> **Document excerpt**:
*****
Gaps In The AI Debug Process

Verification and debug of AI is a multi-level problem with several stakeholders, each with different tools and responsibilities.


When an AI algorithm is deployed in the field and gives an unexpected result, it’s often not clear whether that result is correct.

So what happened? Was it wrong? And if so, what caused the error? These are often not simple questions to answer. Moreover, as with all verification problems, the only way to get to the root cause is to break the problem down into manageable pieces.

The semiconductor industry has faced similar problems in the past. Software runs on hardware, and the software must assume the hardware will never make an error. Similarly, when mapping hardware onto an FPGA, it is expected that the FPGA fabric will never make a mistake. In both cases, the underlying execution platforms have been verified to an extent where they built trust over time, and the amount of verification performed on them in some cases is monumental.

Chips that include AI often are designed using large numbers of heterogeneous processors that are not as well verified. Frequently, they use interconnect and memory architectures that are novel. These chips often deploy redundancy to get over issues of yield and perform large and complex scheduling tasks. In addition, they utilize compilers/mappers that take algorithms developed in the cloud and manipulate them to enable inference to be deployed on arbitrary hardware platforms.
*****
> **Collected data entries**:
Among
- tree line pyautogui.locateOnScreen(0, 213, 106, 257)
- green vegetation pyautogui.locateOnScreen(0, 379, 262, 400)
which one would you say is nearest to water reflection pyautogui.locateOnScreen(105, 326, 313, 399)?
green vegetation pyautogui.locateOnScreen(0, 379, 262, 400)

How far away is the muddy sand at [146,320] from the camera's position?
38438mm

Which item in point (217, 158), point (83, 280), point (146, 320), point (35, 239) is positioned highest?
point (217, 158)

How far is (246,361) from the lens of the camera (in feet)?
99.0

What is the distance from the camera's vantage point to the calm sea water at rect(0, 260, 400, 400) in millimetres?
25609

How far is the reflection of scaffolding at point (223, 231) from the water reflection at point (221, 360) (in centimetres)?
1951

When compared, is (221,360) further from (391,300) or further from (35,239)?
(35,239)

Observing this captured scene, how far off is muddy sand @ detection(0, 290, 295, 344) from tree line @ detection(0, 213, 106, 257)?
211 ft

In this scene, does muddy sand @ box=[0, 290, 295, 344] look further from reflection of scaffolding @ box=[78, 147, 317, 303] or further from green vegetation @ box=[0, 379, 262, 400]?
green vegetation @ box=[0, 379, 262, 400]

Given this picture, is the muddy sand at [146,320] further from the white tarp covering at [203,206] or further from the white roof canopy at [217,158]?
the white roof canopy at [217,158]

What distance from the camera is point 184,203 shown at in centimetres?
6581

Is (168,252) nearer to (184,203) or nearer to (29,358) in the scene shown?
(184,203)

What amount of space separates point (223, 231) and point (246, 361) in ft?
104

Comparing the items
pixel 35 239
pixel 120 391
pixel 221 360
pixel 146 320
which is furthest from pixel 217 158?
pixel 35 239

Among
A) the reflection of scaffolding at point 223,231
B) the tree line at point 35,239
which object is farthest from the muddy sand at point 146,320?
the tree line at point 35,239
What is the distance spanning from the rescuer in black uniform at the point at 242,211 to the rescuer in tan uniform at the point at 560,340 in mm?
*****
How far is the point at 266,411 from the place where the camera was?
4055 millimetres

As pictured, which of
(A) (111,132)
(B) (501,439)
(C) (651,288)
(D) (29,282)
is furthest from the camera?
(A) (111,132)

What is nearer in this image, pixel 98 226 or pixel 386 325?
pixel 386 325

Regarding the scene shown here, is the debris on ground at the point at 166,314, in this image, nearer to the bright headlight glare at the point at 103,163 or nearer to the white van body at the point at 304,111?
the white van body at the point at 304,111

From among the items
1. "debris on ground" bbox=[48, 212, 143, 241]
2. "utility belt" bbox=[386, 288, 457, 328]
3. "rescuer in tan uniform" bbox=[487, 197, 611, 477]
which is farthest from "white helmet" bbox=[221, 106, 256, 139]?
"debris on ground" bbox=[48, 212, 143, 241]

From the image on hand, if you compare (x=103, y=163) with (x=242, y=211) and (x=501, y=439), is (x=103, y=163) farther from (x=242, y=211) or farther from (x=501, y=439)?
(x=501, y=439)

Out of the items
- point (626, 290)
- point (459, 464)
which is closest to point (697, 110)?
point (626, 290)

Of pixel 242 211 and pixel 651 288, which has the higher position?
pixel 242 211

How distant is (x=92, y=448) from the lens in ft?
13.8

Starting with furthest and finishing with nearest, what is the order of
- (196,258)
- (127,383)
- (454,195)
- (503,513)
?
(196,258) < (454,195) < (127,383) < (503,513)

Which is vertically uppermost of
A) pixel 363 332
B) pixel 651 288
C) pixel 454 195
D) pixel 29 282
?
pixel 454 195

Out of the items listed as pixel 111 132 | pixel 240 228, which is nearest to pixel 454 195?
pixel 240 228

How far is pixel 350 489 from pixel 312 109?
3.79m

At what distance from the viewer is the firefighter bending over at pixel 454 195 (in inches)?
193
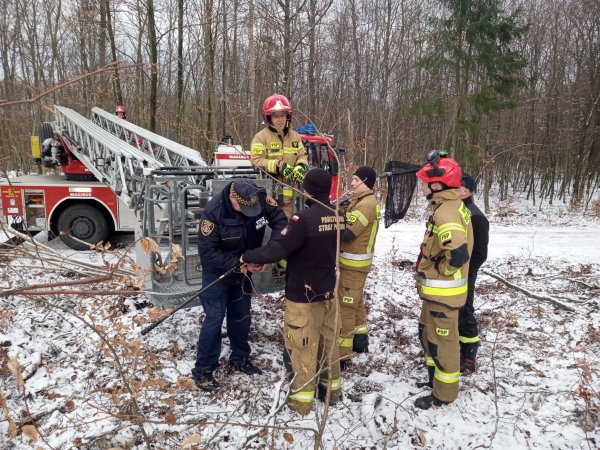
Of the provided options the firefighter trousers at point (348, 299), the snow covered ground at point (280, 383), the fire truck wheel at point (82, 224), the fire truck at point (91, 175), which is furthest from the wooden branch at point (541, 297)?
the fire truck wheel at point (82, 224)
*****
> **Written exercise 1**: In the page on gaps in the AI debug process, what do chips that include AI often deploy to get over issues of yield?
> **Written exercise 2**: Extract every line of the entries that contains the word "centimetres".

> **Problem solution 1**: Redundancy.

> **Problem solution 2**:
How far is the reflection of scaffolding at point (223, 231) from the water reflection at point (221, 360) (in centimetres)?
What distance from the camera is point 184,203 shown at in centimetres?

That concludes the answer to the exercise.